What this is doing is pretty much just customizing the mapping of namespaces to prefixes. Every prefix is mapped to a namespace identified by its prefix, so there shouldn't even be any conflicts. The rest of it is fighting the API.

To make the example complete, here are the methods converting to and from the XML as well:

public static Transformer createTransformer() 
  throws TransformerFactoryConfigurationError, 
    TransformerConfigurationException {

  TransformerFactory factory = TransformerFactory.newInstance();
  Transformer transformer = factory.newTransformer();
  transformer.setOutputProperty(OutputKeys.OMIT_XML_DECLARATION, "yes");
  transformer.setOutputProperty(OutputKeys.INDENT, "no");
  return transformer;
}
public static ArrayList<Node> parseNodes(String uri, String expression)
  throws ParserConfigurationException, SAXException, 
    IOException,XPathExpressionException {

  DocumentBuilderFactory factory = DocumentBuilderFactory.newInstance();
  factory.setNamespaceAware(false);
  DocumentBuilder builder = factory.newDocumentBuilder();
  Document doc = builder.parse(uri);
  XPathFactory xPathfactory = XPathFactory.newInstance();
  XPath xpath = xPathfactory.newXPath();
  XPathExpression expr = xpath.compile(expression);
  NodeList nl = (NodeList) expr.evaluate(doc, XPathConstants.NODESET);
  ArrayList<Node> nodes = new ArrayList<>();
  for(int i = 0; i < nl.getLength(); i++) {
    nodes.add(nl.item(i));
  }
  return nodes;
}

Upvotes: 3

Michael Kay
Michael Kay

Reputation: 163262

No, you can't ignore namespaces.

If the namespace declaration xmlns='http://www.lotus.com/dxl' appears in the outermost element, then you can't say it "isn't used anywhere" - on the contrary, it is used everywhere! It effectively changes every element name in the document to a different name. There's no way you can ignore that.
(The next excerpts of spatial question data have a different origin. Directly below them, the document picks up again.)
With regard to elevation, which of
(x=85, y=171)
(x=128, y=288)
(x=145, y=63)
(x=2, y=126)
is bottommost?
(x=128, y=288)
If you were using XSLT 2.0, then you would be able to say in your stylesheet xpath-default-namespace="http://www.lotus.com/dxl" which would pretty much do what you want: it says that any unprefixed name in a match pattern or XPath expression should be interpreted as referring to a name in namespace http://www.lotus.com/dxl. Sadly, you've chosen an XSLT processor that doesn't implement XSLT 2.0. So you'll have to do it the hard way (which is described in about 10,000 posts that you will find by searching for "XSLT default namespace").